BEGIN Dataset content

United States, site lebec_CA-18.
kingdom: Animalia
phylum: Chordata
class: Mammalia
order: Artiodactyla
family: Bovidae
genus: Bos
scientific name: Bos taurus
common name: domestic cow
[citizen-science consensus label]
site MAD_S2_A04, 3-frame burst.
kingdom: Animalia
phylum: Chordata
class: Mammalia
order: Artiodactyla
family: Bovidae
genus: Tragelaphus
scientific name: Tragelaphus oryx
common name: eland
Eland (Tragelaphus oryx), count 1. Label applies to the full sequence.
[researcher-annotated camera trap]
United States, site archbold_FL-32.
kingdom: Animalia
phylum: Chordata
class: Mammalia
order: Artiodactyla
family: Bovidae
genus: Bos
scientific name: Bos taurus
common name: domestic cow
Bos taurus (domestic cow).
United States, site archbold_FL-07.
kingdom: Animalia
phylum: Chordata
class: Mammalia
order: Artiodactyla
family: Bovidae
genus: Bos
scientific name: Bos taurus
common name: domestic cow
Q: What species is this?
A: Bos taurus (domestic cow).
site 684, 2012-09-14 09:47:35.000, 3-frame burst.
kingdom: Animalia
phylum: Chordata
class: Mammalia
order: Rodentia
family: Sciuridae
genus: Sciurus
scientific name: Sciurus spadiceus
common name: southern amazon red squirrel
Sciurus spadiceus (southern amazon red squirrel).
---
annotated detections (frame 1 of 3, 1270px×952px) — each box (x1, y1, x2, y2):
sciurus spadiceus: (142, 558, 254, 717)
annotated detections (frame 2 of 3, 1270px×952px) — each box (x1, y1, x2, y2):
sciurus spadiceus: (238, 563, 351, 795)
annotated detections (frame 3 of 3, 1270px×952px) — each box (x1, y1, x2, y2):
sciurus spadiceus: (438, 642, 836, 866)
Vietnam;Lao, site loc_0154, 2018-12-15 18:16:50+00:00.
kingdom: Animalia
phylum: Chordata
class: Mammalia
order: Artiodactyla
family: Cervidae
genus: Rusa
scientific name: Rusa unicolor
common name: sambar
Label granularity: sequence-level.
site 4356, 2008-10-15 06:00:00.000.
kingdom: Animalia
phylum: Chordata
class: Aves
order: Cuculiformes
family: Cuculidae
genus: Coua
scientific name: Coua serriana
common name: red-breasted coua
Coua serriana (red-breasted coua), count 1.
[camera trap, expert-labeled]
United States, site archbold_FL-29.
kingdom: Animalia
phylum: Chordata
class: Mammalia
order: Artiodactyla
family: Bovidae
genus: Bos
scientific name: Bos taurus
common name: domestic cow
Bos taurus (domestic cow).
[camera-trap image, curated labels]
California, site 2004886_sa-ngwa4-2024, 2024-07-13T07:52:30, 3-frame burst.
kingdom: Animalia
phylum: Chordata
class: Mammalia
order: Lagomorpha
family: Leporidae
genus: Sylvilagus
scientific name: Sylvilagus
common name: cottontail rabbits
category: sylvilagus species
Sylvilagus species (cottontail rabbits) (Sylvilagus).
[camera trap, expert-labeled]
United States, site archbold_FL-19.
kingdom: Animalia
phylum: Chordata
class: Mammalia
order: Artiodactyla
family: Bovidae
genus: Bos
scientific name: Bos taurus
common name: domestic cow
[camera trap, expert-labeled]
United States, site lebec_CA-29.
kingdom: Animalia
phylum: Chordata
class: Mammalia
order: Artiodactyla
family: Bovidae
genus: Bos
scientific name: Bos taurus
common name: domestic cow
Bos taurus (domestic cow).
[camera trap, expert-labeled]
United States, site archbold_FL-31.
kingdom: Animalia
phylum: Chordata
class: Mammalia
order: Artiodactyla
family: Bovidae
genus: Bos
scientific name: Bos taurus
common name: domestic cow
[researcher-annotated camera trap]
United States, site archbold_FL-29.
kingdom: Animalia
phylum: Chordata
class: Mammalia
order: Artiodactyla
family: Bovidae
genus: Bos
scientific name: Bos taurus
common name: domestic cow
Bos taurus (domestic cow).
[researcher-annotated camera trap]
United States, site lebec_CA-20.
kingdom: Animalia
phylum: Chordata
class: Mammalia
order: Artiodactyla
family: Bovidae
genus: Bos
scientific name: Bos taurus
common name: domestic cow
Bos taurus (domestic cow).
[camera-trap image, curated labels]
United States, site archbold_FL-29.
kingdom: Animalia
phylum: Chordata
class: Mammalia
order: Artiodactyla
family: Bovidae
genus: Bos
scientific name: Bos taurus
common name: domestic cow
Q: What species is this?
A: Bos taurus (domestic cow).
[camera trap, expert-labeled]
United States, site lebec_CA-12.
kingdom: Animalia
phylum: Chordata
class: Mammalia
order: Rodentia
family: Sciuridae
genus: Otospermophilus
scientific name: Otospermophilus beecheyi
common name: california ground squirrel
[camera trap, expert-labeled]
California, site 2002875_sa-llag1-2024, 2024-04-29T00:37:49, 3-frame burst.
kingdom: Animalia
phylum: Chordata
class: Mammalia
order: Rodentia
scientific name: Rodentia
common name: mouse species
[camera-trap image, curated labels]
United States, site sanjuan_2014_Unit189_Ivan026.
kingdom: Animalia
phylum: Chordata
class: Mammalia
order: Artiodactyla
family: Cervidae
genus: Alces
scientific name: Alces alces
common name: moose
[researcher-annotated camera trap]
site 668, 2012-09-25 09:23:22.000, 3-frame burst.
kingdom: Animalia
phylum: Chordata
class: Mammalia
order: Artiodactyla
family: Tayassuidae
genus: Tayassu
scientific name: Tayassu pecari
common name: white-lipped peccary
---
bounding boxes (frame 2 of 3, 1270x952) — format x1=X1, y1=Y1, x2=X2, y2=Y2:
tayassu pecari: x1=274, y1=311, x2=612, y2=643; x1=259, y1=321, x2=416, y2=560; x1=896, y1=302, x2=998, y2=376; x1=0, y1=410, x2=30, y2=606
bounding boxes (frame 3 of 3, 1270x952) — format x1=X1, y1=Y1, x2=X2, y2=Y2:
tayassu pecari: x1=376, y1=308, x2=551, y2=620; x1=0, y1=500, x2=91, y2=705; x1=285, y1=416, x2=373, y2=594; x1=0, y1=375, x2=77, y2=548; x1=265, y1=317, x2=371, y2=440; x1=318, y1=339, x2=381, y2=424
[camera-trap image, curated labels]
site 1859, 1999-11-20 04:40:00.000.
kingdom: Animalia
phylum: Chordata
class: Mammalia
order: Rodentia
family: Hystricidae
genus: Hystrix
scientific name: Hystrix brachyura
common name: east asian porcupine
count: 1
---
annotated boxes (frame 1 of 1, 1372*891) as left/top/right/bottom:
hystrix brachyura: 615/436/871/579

END Dataset content

_Work request_. When you reach the end of the data, retype all of it exactly.

_Answer section_.
United States, site lebec_CA-18.
kingdom: Animalia
phylum: Chordata
class: Mammalia
order: Artiodactyla
family: Bovidae
genus: Bos
scientific name: Bos taurus
common name: domestic cow
[citizen-science consensus label]
site MAD_S2_A04, 3-frame burst.
kingdom: Animalia
phylum: Chordata
class: Mammalia
order: Artiodactyla
family: Bovidae
genus: Tragelaphus
scientific name: Tragelaphus oryx
common name: eland
Eland (Tragelaphus oryx), count 1. Label applies to the full sequence.
[researcher-annotated camera trap]
United States, site archbold_FL-32.
kingdom: Animalia
phylum: Chordata
class: Mammalia
order: Artiodactyla
family: Bovidae
genus: Bos
scientific name: Bos taurus
common name: domestic cow
Bos taurus (domestic cow).
United States, site archbold_FL-07.
kingdom: Animalia
phylum: Chordata
class: Mammalia
order: Artiodactyla
family: Bovidae
genus: Bos
scientific name: Bos taurus
common name: domestic cow
Q: What species is this?
A: Bos taurus (domestic cow).
site 684, 2012-09-14 09:47:35.000, 3-frame burst.
kingdom: Animalia
phylum: Chordata
class: Mammalia
order: Rodentia
family: Sciuridae
genus: Sciurus
scientific name: Sciurus spadiceus
common name: southern amazon red squirrel
Sciurus spadiceus (southern amazon red squirrel).
---
annotated detections (frame 1 of 3, 1270px×952px) — each box (x1, y1, x2, y2):
sciurus spadiceus: (142, 558, 254, 717)
annotated detections (frame 2 of 3, 1270px×952px) — each box (x1, y1, x2, y2):
sciurus spadiceus: (238, 563, 351, 795)
annotated detections (frame 3 of 3, 1270px×952px) — each box (x1, y1, x2, y2):
sciurus spadiceus: (438, 642, 836, 866)
Vietnam;Lao, site loc_0154, 2018-12-15 18:16:50+00:00.
kingdom: Animalia
phylum: Chordata
class: Mammalia
order: Artiodactyla
family: Cervidae
genus: Rusa
scientific name: Rusa unicolor
common name: sambar
Label granularity: sequence-level.
site 4356, 2008-10-15 06:00:00.000.
kingdom: Animalia
phylum: Chordata
class: Aves
order: Cuculiformes
family: Cuculidae
genus: Coua
scientific name: Coua serriana
common name: red-breasted coua
Coua serriana (red-breasted coua), count 1.
[camera trap, expert-labeled]
United States, site archbold_FL-29.
kingdom: Animalia
phylum: Chordata
class: Mammalia
order: Artiodactyla
family: Bovidae
genus: Bos
scientific name: Bos taurus
common name: domestic cow
Bos taurus (domestic cow).
[camera-trap image, curated labels]
California, site 2004886_sa-ngwa4-2024, 2024-07-13T07:52:30, 3-frame burst.
kingdom: Animalia
phylum: Chordata
class: Mammalia
order: Lagomorpha
family: Leporidae
genus: Sylvilagus
scientific name: Sylvilagus
common name: cottontail rabbits
category: sylvilagus species
Sylvilagus species (cottontail rabbits) (Sylvilagus).
[camera trap, expert-labeled]
United States, site archbold_FL-19.
kingdom: Animalia
phylum: Chordata
class: Mammalia
order: Artiodactyla
family: Bovidae
genus: Bos
scientific name: Bos taurus
common name: domestic cow
[camera trap, expert-labeled]
United States, site lebec_CA-29.
kingdom: Animalia
phylum: Chordata
class: Mammalia
order: Artiodactyla
family: Bovidae
genus: Bos
scientific name: Bos taurus
common name: domestic cow
Bos taurus (domestic cow).
[camera trap, expert-labeled]
United States, site archbold_FL-31.
kingdom: Animalia
phylum: Chordata
class: Mammalia
order: Artiodactyla
family: Bovidae
genus: Bos
scientific name: Bos taurus
common name: domestic cow
[researcher-annotated camera trap]
United States, site archbold_FL-29.
kingdom: Animalia
phylum: Chordata
class: Mammalia
order: Artiodactyla
family: Bovidae
genus: Bos
scientific name: Bos taurus
common name: domestic cow
Bos taurus (domestic cow).
[researcher-annotated camera trap]
United States, site lebec_CA-20.
kingdom: Animalia
phylum: Chordata
class: Mammalia
order: Artiodactyla
family: Bovidae
genus: Bos
scientific name: Bos taurus
common name: domestic cow
Bos taurus (domestic cow).
[camera-trap image, curated labels]
United States, site archbold_FL-29.
kingdom: Animalia
phylum: Chordata
class: Mammalia
order: Artiodactyla
family: Bovidae
genus: Bos
scientific name: Bos taurus
common name: domestic cow
Q: What species is this?
A: Bos taurus (domestic cow).
[camera trap, expert-labeled]
United States, site lebec_CA-12.
kingdom: Animalia
phylum: Chordata
class: Mammalia
order: Rodentia
family: Sciuridae
genus: Otospermophilus
scientific name: Otospermophilus beecheyi
common name: california ground squirrel
[camera trap, expert-labeled]
California, site 2002875_sa-llag1-2024, 2024-04-29T00:37:49, 3-frame burst.
kingdom: Animalia
phylum: Chordata
class: Mammalia
order: Rodentia
scientific name: Rodentia
common name: mouse species
[camera-trap image, curated labels]
United States, site sanjuan_2014_Unit189_Ivan026.
kingdom: Animalia
phylum: Chordata
class: Mammalia
order: Artiodactyla
family: Cervidae
genus: Alces
scientific name: Alces alces
common name: moose
[researcher-annotated camera trap]
site 668, 2012-09-25 09:23:22.000, 3-frame burst.
kingdom: Animalia
phylum: Chordata
class: Mammalia
order: Artiodactyla
family: Tayassuidae
genus: Tayassu
scientific name: Tayassu pecari
common name: white-lipped peccary
---
bounding boxes (frame 2 of 3, 1270x952) — format x1=X1, y1=Y1, x2=X2, y2=Y2:
tayassu pecari: x1=274, y1=311, x2=612, y2=643; x1=259, y1=321, x2=416, y2=560; x1=896, y1=302, x2=998, y2=376; x1=0, y1=410, x2=30, y2=606
bounding boxes (frame 3 of 3, 1270x952) — format x1=X1, y1=Y1, x2=X2, y2=Y2:
tayassu pecari: x1=376, y1=308, x2=551, y2=620; x1=0, y1=500, x2=91, y2=705; x1=285, y1=416, x2=373, y2=594; x1=0, y1=375, x2=77, y2=548; x1=265, y1=317, x2=371, y2=440; x1=318, y1=339, x2=381, y2=424
[camera-trap image, curated labels]
site 1859, 1999-11-20 04:40:00.000.
kingdom: Animalia
phylum: Chordata
class: Mammalia
order: Rodentia
family: Hystricidae
genus: Hystrix
scientific name: Hystrix brachyura
common name: east asian porcupine
count: 1
---
annotated boxes (frame 1 of 1, 1372*891) as left/top/right/bottom:
hystrix brachyura: 615/436/871/579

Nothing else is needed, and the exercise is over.